Department of Gastroenterology, Renmin Hospital of Wuhan University, Wuhan, China.
Hubei Provincial Clinical Research Center for Digestive Disease Minimally Invasive Incision, Renmin Hospital of Wuhan University, Wuhan, China.
J Gastroenterol Hepatol. 2024 Aug;39(8):1623-1635. doi: 10.1111/jgh.16615. Epub 2024 May 14.
False positives (FPs) pose a significant challenge in the application of artificial intelligence (AI) for polyp detection during colonoscopy. The study aimed to quantitatively evaluate the impact of computer-aided polyp detection (CADe) systems' FPs on endoscopists.
The model's FPs were categorized into four gradients: 0-5, 5-10, 10-15, and 15-20 FPs per minute (FPPM). Fifty-six colonoscopy videos were collected for a crossover study involving 10 endoscopists. Polyp missed rate (PMR) was set as primary outcome. Subsequently, to further verify the impact of FPPM on the assistance capability of AI in clinical environments, a secondary analysis was conducted on a prospective randomized controlled trial (RCT) from Renmin Hospital of Wuhan University in China from July 1 to October 15, 2020, with the adenoma detection rate (ADR) as primary outcome.
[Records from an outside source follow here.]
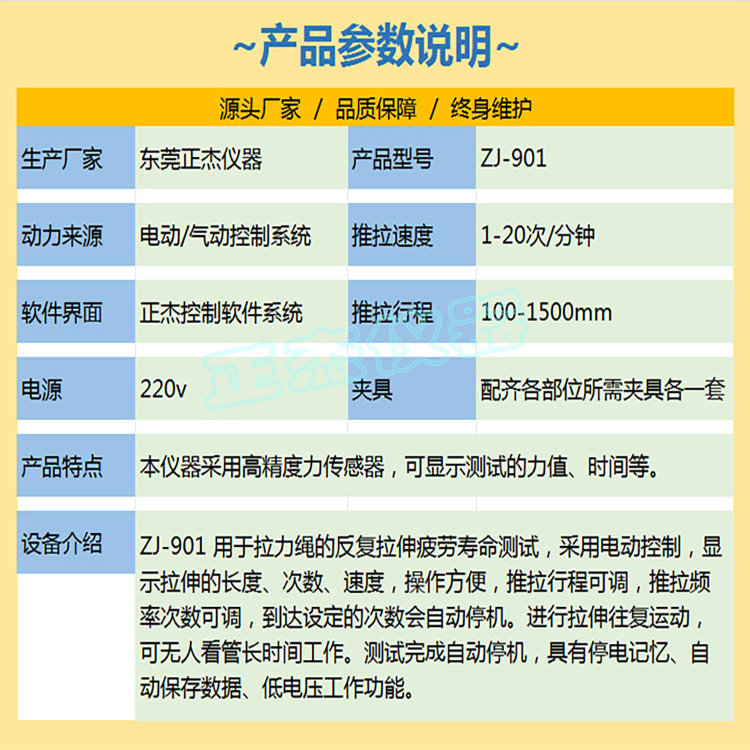 ~产品参数说明~

源头厂家 / 品质保障 / 终身维护

| 生产厂家 | 东莞正杰仪器 | 产品型号 | ZJ-901 |
|---|---|---|---|
| 动力来源 | 电动/气动控制系统 | 推拉速度 | 1-20次/分钟 |
| 软件界面 | 正杰控制软件系统 | 推拉行程 | 100-1500mm |
| 电源 | 220v | 夹具 | 配齐各部位所需夹具各一套 |
| 产品特点 | 本仪器采用高精度力传感器，可显示测试的力值、时间等。 | | |
| 设备介绍 | ZJ-901 用于拉力绳的反复拉伸疲劳寿命测试，采用电动控制，显示拉伸的长度、次数、速度，操作方便，推拉行程可调，推拉频率次数可调，到达设定的次数会自动停机。进行拉伸往复运动，可无人看管长时间工作。测试完成自动停机，具有停电记忆、自动保存数据、低电压工作功能。 | | |

正杰仪器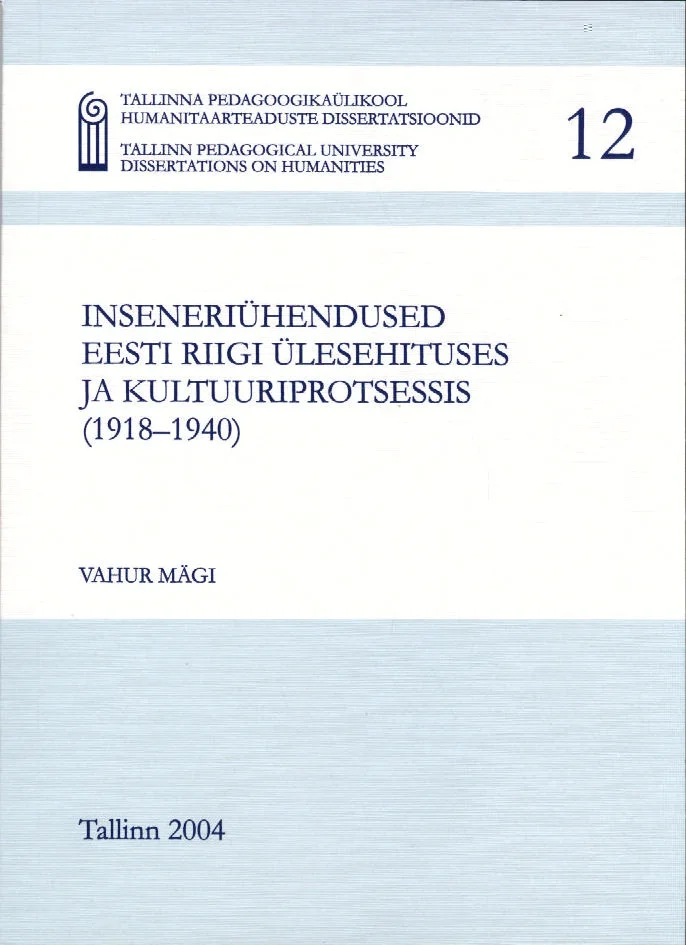 TALLINNA PEDAGOOGIKAÜLIKOOL
HUMANITAARTEADUSTE DISSERTATSIOONID

TALLINN PEDAGOGICAL UNIVERSITY
DISSERTATIONS ON HUMANITIES

12

INSENERIÜHENDUSED
EESTI RIIGI ÜLESEHITUSES
JA KULTUURIPROTSESSIS
(1918–1940)

VAHUR MÄGI

Tallinn 2004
Compared with routine group, CADe reduced PMR when FPPM was less than 5. However, with the continuous increase of FPPM, the beneficial effect of CADe gradually weakens. For secondary analysis of RCT, a total of 956 patients were enrolled. In AI-assisted group, ADR is higher when FPPM ≤ 5 compared with FPPM > 5 (CADe group: 27.78% vs 11.90%; P = 0.014; odds ratio [OR], 0.351; 95% confidence interval [CI], 0.152-0.812; COMBO group: 38.40% vs 23.46%, P = 0.029; OR, 0.427; 95% CI, 0.199-0.916). After AI intervention, ADR increased when FPPM ≤ 5 (27.78% vs 14.76%; P = 0.001; OR, 0.399; 95% CI, 0.231-0.690), but no statistically significant difference was found when FPPM > 5 (11.90% vs 14.76%, P = 0.788; OR, 1.111; 95% CI, 0.514-2.403).
The level of FPs of CADe does affect its effectiveness as an aid to endoscopists, with its best effect when FPPM is less than 5.
人工智能(AI)在结肠镜检查中用于息肉检测时,假阳性(FP)是一个重大挑战。本研究旨在定量评估计算机辅助息肉检测(CADe)系统的 FP 对内镜医师的影响。
将模型的 FP 分为四级:每分钟 0-5、5-10、10-15 和 15-20 个 FP(FPPM)。为了进行交叉研究,共收集了 56 个结肠镜检查视频,涉及 10 名内镜医师。息肉漏诊率(PMR)为主要结局。随后,为了进一步验证 FP 对 AI 在临床环境中的辅助能力的影响,对中国武汉大学人民医院 2020 年 7 月 1 日至 10 月 15 日的前瞻性随机对照试验(RCT)进行了二次分析,主要结局为腺瘤检出率(ADR)。
与常规组相比,当 FPPM 小于 5 时,CADe 可降低 PMR。然而,随着 FPPM 的不断增加,CADe 的有益效果逐渐减弱。对于 RCT 的二次分析,共纳入 956 例患者。在 AI 辅助组中,当 FPPM≤5 时,ADR 高于 FPPM>5(CADe 组:27.78%比 11.90%;P=0.014;比值比[OR],0.351;95%置信区间[CI],0.152-0.812;COMBO 组:38.40%比 23.46%;P=0.029;OR,0.427;95% CI,0.199-0.916)。AI 干预后,当 FPPM≤5 时,ADR 增加(27.78%比 14.76%;P=0.001;OR,0.399;95% CI,0.231-0.690),但 FPPM>5 时无统计学差异(11.90%比 14.76%;P=0.788;OR,1.111;95% CI,0.514-2.403)。
CADe 的 FP 水平确实会影响其作为内镜医师辅助工具的有效性,当 FPPM 小于 5 时效果最佳。